++++ Data excerpts

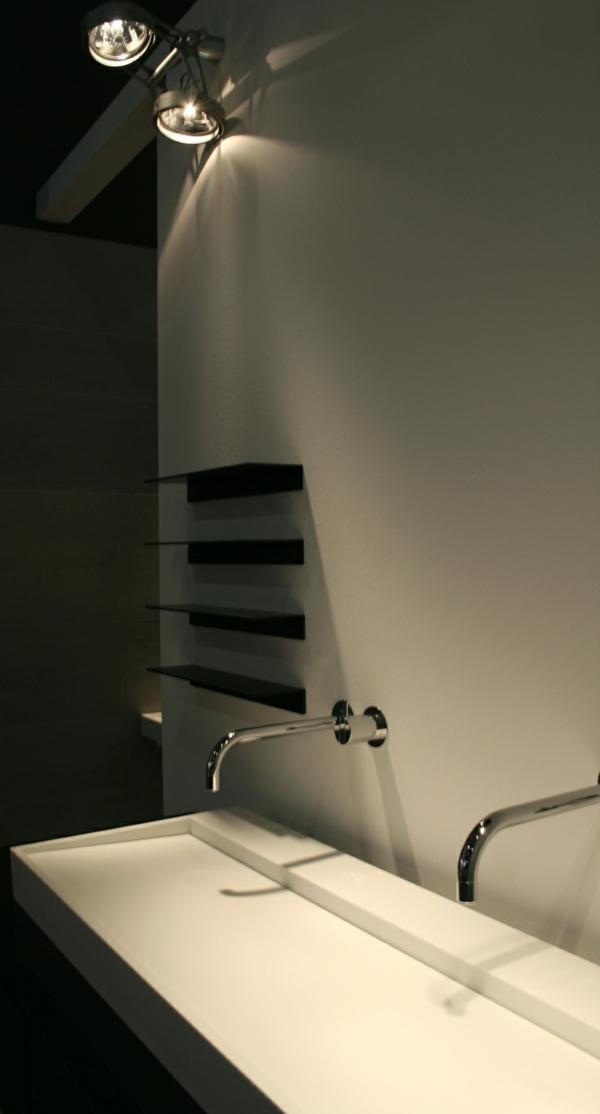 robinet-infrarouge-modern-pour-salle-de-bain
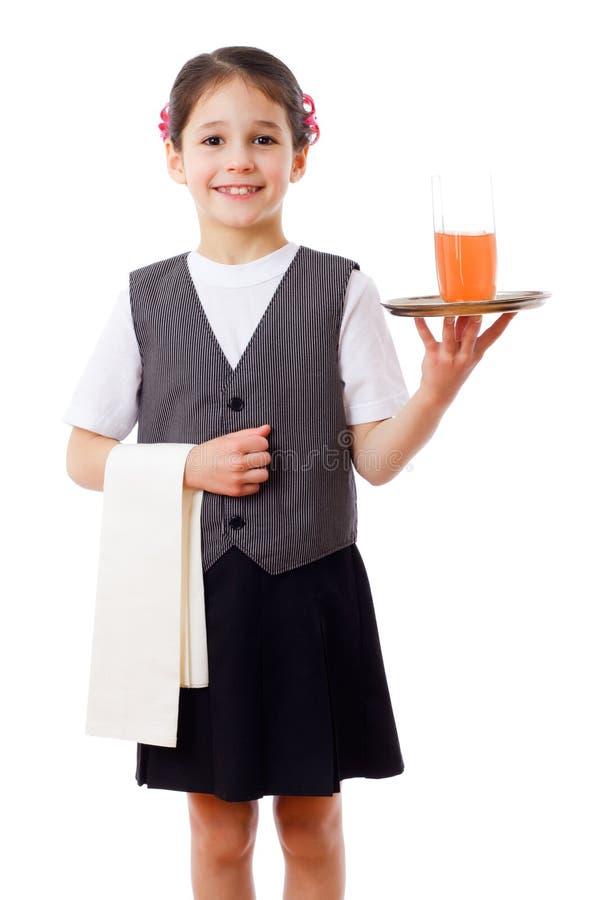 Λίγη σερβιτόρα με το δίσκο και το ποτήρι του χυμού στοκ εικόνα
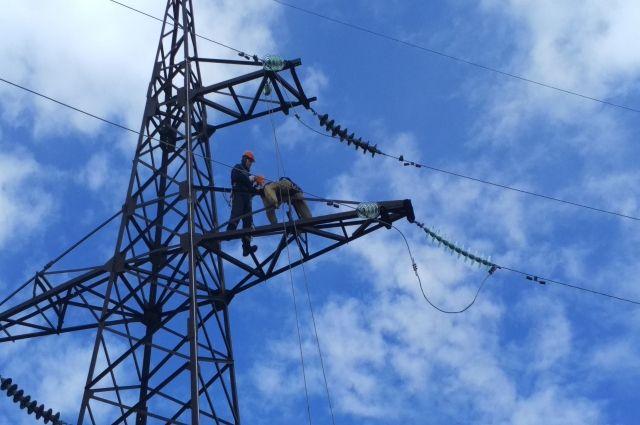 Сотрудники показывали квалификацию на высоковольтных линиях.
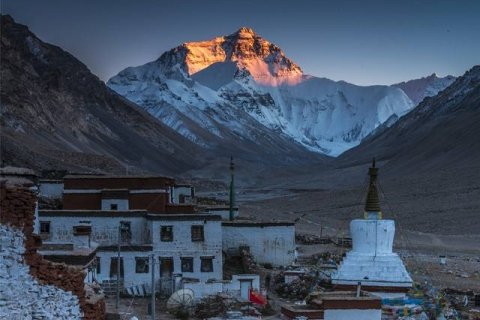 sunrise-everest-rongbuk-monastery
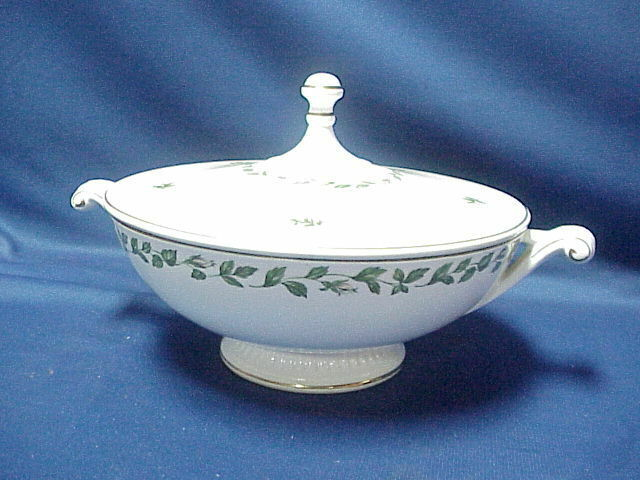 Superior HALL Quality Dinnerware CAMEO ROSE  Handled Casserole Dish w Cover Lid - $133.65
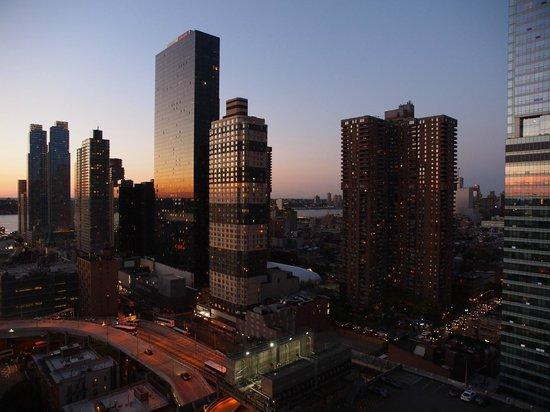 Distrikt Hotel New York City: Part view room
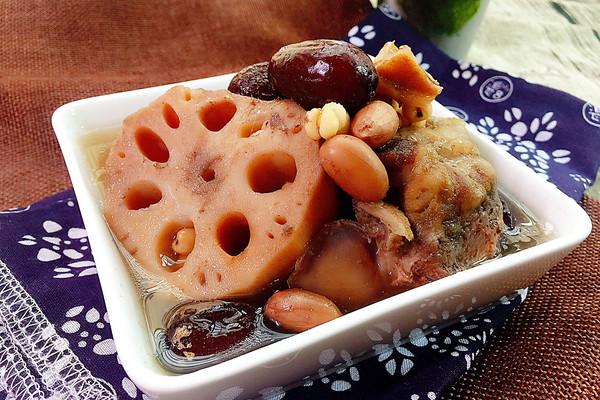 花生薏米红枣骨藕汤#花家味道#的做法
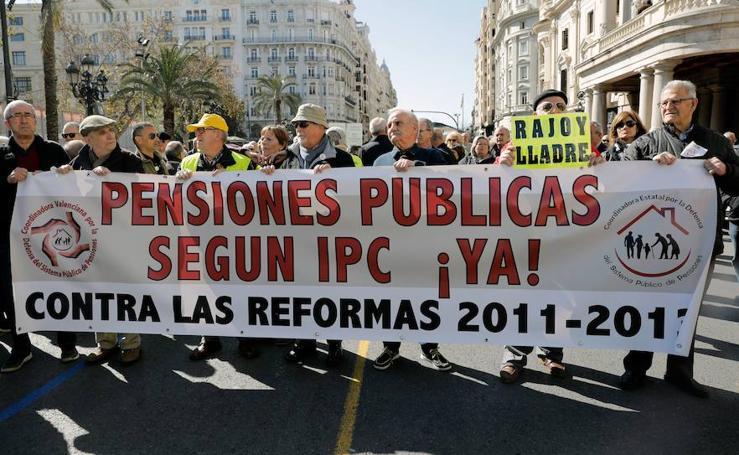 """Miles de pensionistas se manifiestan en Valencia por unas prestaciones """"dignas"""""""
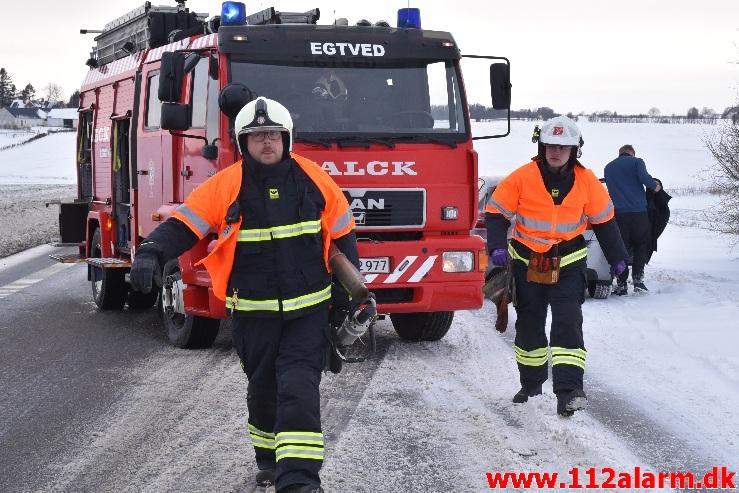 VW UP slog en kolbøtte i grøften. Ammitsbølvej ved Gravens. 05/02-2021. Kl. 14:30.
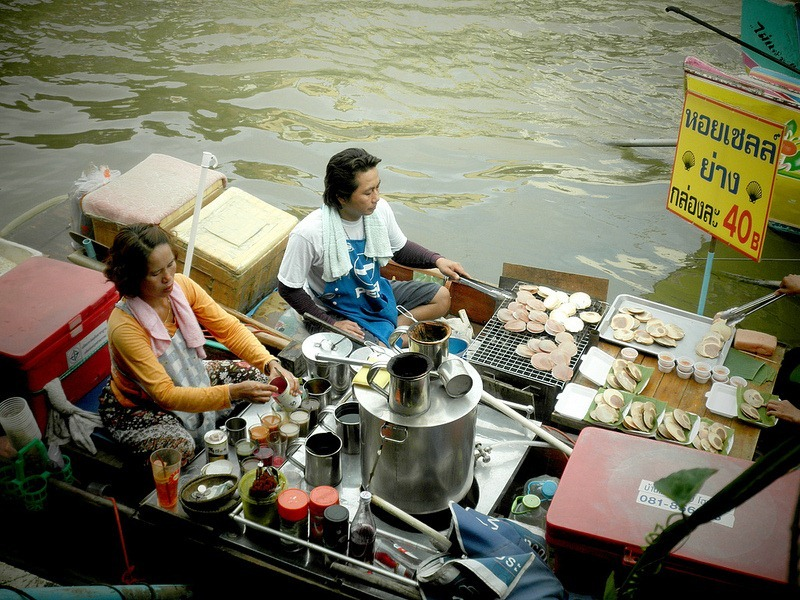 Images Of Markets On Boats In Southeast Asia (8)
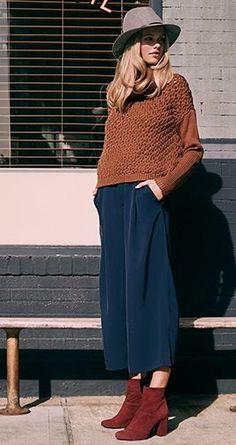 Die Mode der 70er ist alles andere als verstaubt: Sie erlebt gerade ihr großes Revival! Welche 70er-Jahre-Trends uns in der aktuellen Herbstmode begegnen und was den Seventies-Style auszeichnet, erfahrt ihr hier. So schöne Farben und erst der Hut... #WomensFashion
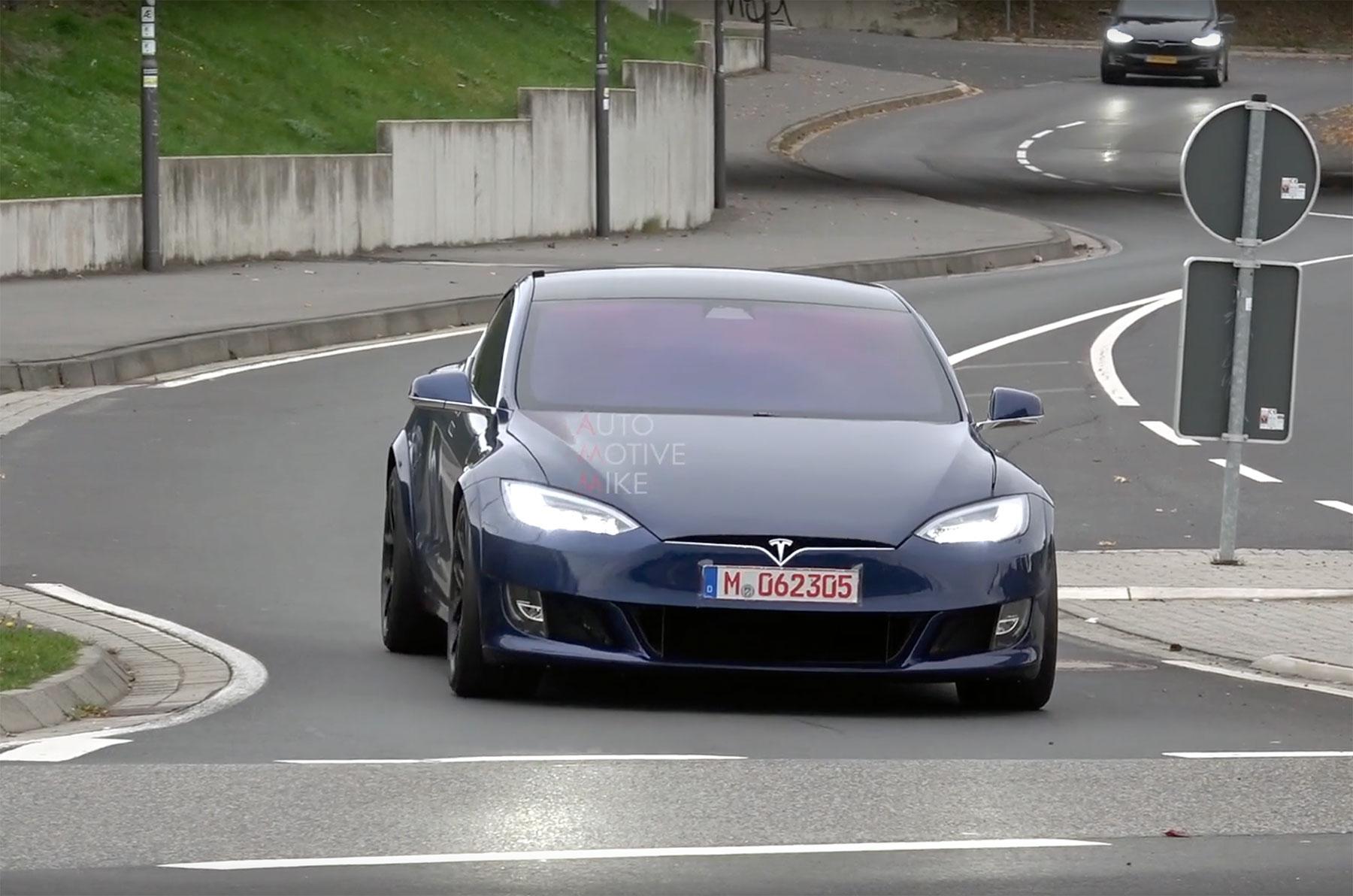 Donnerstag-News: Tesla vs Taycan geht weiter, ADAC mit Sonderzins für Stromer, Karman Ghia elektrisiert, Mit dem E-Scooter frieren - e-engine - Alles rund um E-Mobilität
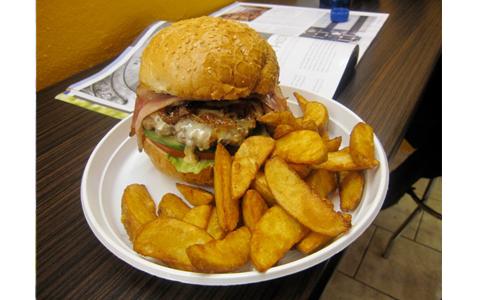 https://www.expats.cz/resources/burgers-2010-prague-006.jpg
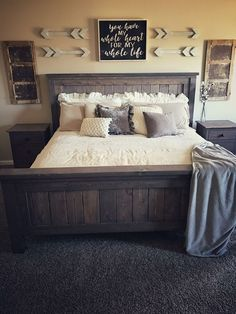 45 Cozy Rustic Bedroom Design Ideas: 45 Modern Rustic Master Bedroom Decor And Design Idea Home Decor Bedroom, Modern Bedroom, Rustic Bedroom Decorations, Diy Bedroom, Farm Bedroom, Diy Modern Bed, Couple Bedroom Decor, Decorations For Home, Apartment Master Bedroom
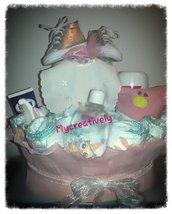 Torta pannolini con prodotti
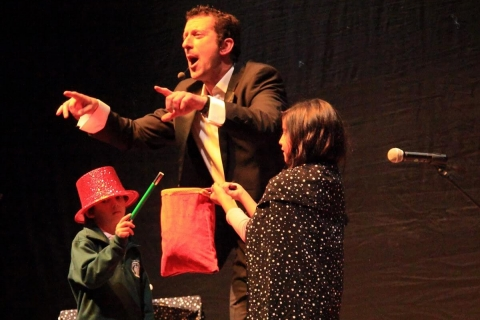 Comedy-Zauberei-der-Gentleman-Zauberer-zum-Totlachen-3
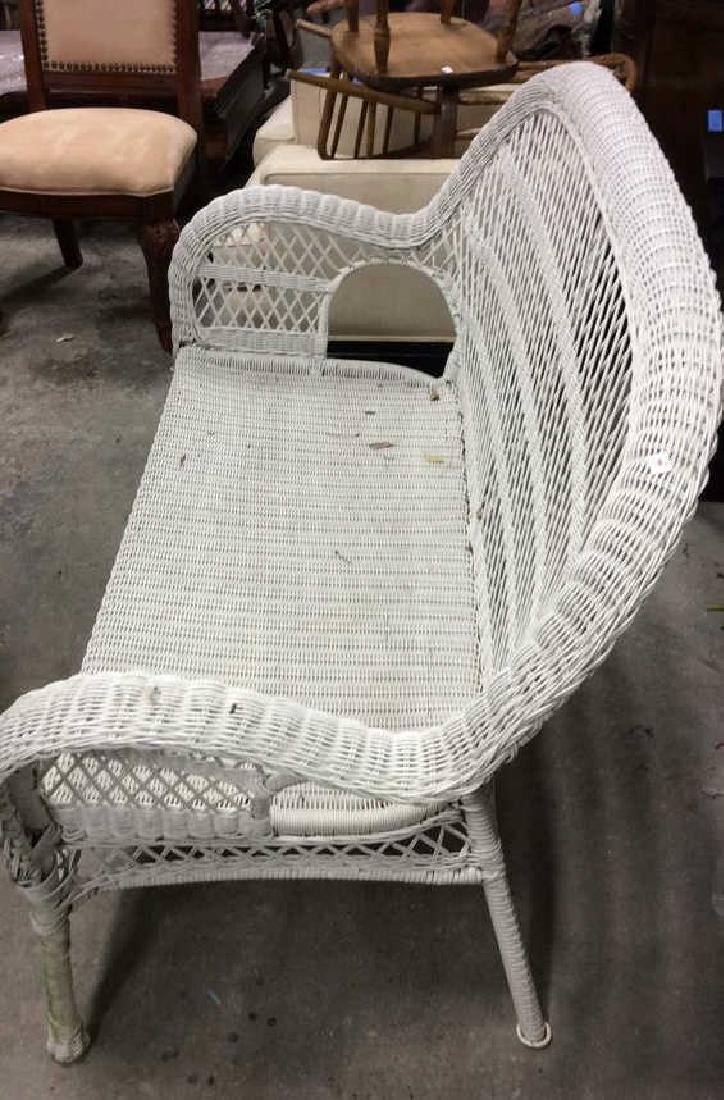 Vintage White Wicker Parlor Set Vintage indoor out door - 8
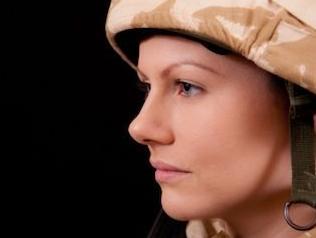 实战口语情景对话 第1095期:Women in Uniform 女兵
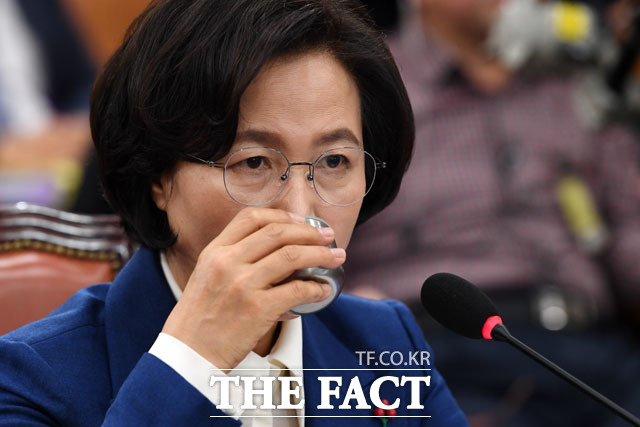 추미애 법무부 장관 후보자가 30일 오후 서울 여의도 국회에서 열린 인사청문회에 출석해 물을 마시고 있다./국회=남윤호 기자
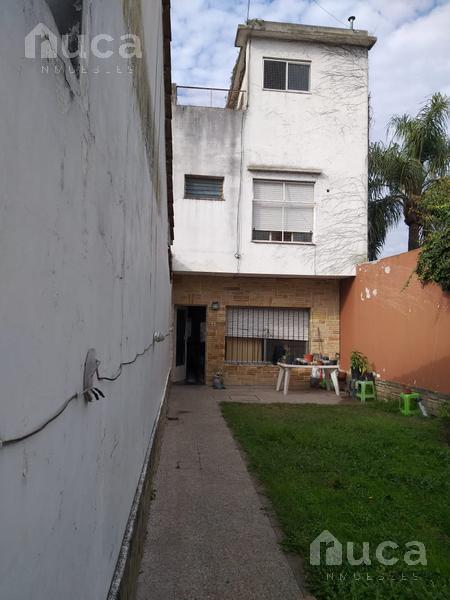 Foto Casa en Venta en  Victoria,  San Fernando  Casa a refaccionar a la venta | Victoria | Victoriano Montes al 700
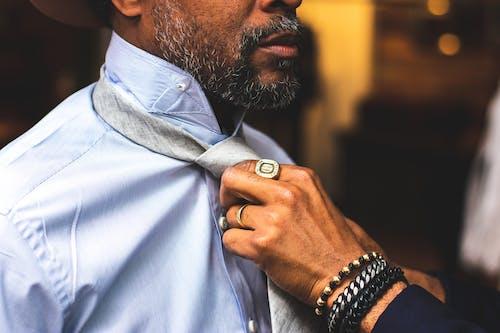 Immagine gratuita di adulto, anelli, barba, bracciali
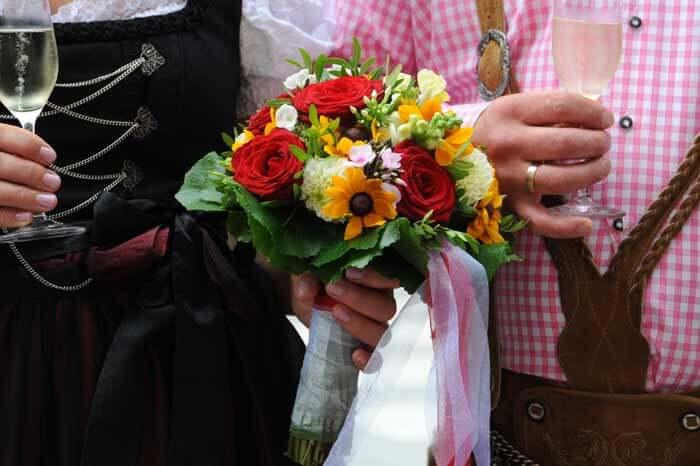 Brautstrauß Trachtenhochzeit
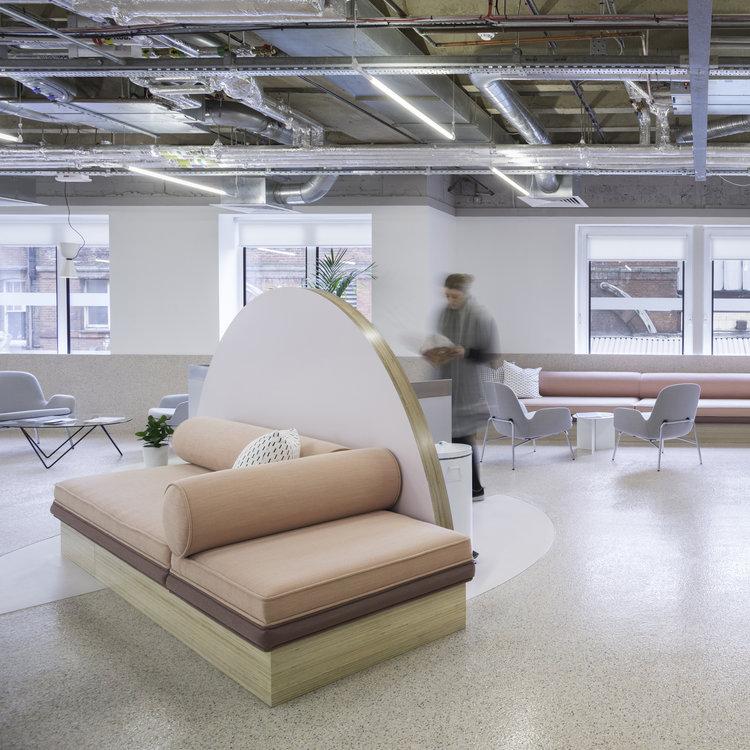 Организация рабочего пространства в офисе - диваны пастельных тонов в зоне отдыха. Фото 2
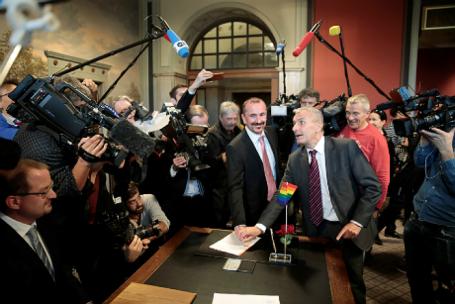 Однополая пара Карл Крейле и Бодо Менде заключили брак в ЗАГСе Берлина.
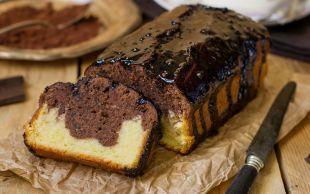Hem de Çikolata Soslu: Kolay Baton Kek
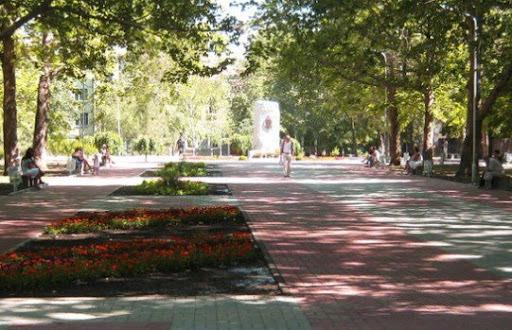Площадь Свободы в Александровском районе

++++++++

* _Work instructions_: Every entry must be written out exactly, with all pictures left out.

* _Result_:
 robinet-infrarouge-modern-pour-salle-de-bain
 Λίγη σερβιτόρα με το δίσκο και το ποτήρι του χυμού στοκ εικόνα
 Сотрудники показывали квалификацию на высоковольтных линиях.
 sunrise-everest-rongbuk-monastery
 Superior HALL Quality Dinnerware CAMEO ROSE  Handled Casserole Dish w Cover Lid - $133.65
 Distrikt Hotel New York City: Part view room
 花生薏米红枣骨藕汤#花家味道#的做法
 """Miles de pensionistas se manifiestan en Valencia por unas prestaciones """"dignas"""""""
 VW UP slog en kolbøtte i grøften. Ammitsbølvej ved Gravens. 05/02-2021. Kl. 14:30.
 Images Of Markets On Boats In Southeast Asia (8)
 Die Mode der 70er ist alles andere als verstaubt: Sie erlebt gerade ihr großes Revival! Welche 70er-Jahre-Trends uns in der aktuellen Herbstmode begegnen und was den Seventies-Style auszeichnet, erfahrt ihr hier. So schöne Farben und erst der Hut... #WomensFashion
 Donnerstag-News: Tesla vs Taycan geht weiter, ADAC mit Sonderzins für Stromer, Karman Ghia elektrisiert, Mit dem E-Scooter frieren - e-engine - Alles rund um E-Mobilität
 https://www.expats.cz/resources/burgers-2010-prague-006.jpg
 45 Cozy Rustic Bedroom Design Ideas: 45 Modern Rustic Master Bedroom Decor And Design Idea Home Decor Bedroom, Modern Bedroom, Rustic Bedroom Decorations, Diy Bedroom, Farm Bedroom, Diy Modern Bed, Couple Bedroom Decor, Decorations For Home, Apartment Master Bedroom
 Torta pannolini con prodotti
 Comedy-Zauberei-der-Gentleman-Zauberer-zum-Totlachen-3
 Vintage White Wicker Parlor Set Vintage indoor out door - 8
 实战口语情景对话 第1095期:Women in Uniform 女兵
 추미애 법무부 장관 후보자가 30일 오후 서울 여의도 국회에서 열린 인사청문회에 출석해 물을 마시고 있다./국회=남윤호 기자
 Foto Casa en Venta en  Victoria,  San Fernando  Casa a refaccionar a la venta | Victoria | Victoriano Montes al 700
 Immagine gratuita di adulto, anelli, barba, bracciali
 Brautstrauß Trachtenhochzeit
 Организация рабочего пространства в офисе - диваны пастельных тонов в зоне отдыха. Фото 2
 Однополая пара Карл Крейле и Бодо Менде заключили брак в ЗАГСе Берлина.
Hem de Çikolata Soslu: Kolay Baton Kek
Площадь Свободы в Александровском районе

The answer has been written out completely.